Dans ces 4 cas, le salarié qui obtient gain de cause bénéficie d’une indemnité qui ne peut être inférieure à 6 mois de salaire brut.

2. La date d’effet

Le nouveau barème obligatoire des indemnités octroyées par le juge en cas de licenciement sans cause réelle et sérieuse ne s’applique qu’aux licenciements notifiés après la publication de l’ordonnance, c’est-à-dire après le 23 septembre 2017.

S’agissant des prises d’acte, par analogie, seront concernées celles qui auront été notifiées par le salarié à compter du 24 septembre 2017.

Aucune précision n’est fournie par l’Ordonnance s’agissant du mécanisme spécifique de résiliation judiciaire ; dans la mesure où le jugement prononçant la résiliation a pour effet de rompre le contrat de travail, on peut dès lors penser que seront concernées par le barème les décisions prononçant la rupture à compter du 24 septembre 2017.

 

3. Les questions pratiques en suspens

L’ordonnance ne précise pas la période retenue pour déterminer le salaire servant de base à l’évaluation de l’indemnité prévue par le barème, là où l’ancien article L 1235-3 du code du travail précisait qu’il s’agissait des six derniers mois de salaire. On peut supposer que les juges retiendront, comme c’était le cas jusqu’alors en dehors de l’hypothèse visée par l’article précité, une moyenne de salaires sur une période, selon les cas, de trois ou douze mois de salaires, selon ce qui est plus favorable.

La faculté pour le juge de tenir compte des indemnités de licenciement versées au salarié à l’occasion de la rupture du contrat de travail dans la fixation du montant de l’indemnité allouée au salarié interpelle. Peut-il s’agir de l’indemnité légale de licenciement ? Ou doit-on comprendre qu’il s’agit, plutôt, d’inviter les juges à prendre en compte les indemnités conventionnelles de licenciement, dont le montant peut être parfois nettement plus important que l’indemnité légale, ou les indemnités contractuelles de licenciement parfois stipulées dans les contrats de travail ?

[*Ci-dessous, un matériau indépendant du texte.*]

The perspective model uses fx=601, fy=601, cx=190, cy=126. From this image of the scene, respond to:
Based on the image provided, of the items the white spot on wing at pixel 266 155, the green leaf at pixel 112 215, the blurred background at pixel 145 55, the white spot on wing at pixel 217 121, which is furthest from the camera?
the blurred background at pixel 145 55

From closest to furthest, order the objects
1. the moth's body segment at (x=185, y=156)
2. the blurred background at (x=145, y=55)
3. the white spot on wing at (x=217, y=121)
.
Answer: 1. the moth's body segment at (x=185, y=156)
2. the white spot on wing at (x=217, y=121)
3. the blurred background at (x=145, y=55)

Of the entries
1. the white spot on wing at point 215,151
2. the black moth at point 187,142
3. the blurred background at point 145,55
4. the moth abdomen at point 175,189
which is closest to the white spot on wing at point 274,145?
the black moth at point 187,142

L’article 1235-3-2 du code du travail, créé par l’ordonnance, précise que, lorsque la rupture du contrat de travail est prononcée par le juge aux torts de l’employeur ou fait suite à une demande du salarié de qualification de la prise d’acte de son contrat de travail, le montant de l’indemnité octroyée est déterminé selon les règles fixées à l’article L. 1235-3, c’est-à-dire conformément au barème.

Est-ce à dire que la prise d’acte du contrat de travail ou la résiliation judiciaire de celui-ci en raison, par exemple, d’agissements de harcèlement moral et qui a, selon la jurisprudence, les effets d’un licenciement nul, resterait soumise au barème, là ou un licenciement prononcé pour un motif qui entraine sa nullité ne l’est pas ? Véritable volonté du législateur ou oubli et imprécision qui seraient alors corrigés par la jurisprudence à la lumière de l’article L 1235-3-1 du code du travail ?

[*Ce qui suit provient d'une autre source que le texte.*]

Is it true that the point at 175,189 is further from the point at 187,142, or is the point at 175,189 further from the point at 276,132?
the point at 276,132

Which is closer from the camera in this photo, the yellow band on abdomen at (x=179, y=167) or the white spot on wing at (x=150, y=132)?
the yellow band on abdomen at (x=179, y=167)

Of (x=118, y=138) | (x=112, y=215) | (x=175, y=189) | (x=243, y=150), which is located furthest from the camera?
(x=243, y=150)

Enfin, l’encadrement des montants de dommages et intérêts au titre de la rupture peut, d’une part, renforcer l’attrait des ruptures conventionnelles, et, d’autre part, contribuer au développement de chefs d’indemnisation, non plafonnés, tels que ceux qui réparent les préjudices liés à l’exécution du contrat.

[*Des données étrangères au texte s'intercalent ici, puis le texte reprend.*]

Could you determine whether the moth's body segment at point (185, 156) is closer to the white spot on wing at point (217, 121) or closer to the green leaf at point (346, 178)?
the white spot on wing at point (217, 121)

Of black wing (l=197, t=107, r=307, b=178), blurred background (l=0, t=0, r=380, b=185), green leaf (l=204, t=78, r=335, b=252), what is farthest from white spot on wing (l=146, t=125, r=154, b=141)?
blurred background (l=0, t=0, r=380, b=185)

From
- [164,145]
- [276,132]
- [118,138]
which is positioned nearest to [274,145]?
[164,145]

4. Les principales sources

Article L 1235-3 du code du travail modifié par l’article 2 de l’ordonnance n°2017-1387 du 22 septembre 2017.
(pour comparaison, voir l’ancienne rédaction de l’article L 1235-3 du code du travail)
Article L 1235-3-1 du code du travail modifié par l’article 2 de l’ordonnance n°2017-1387 du 22 septembre 2017
(pour comparaison, voir l’ancienne rédaction de l’article L 1235-3-1 du code du travail)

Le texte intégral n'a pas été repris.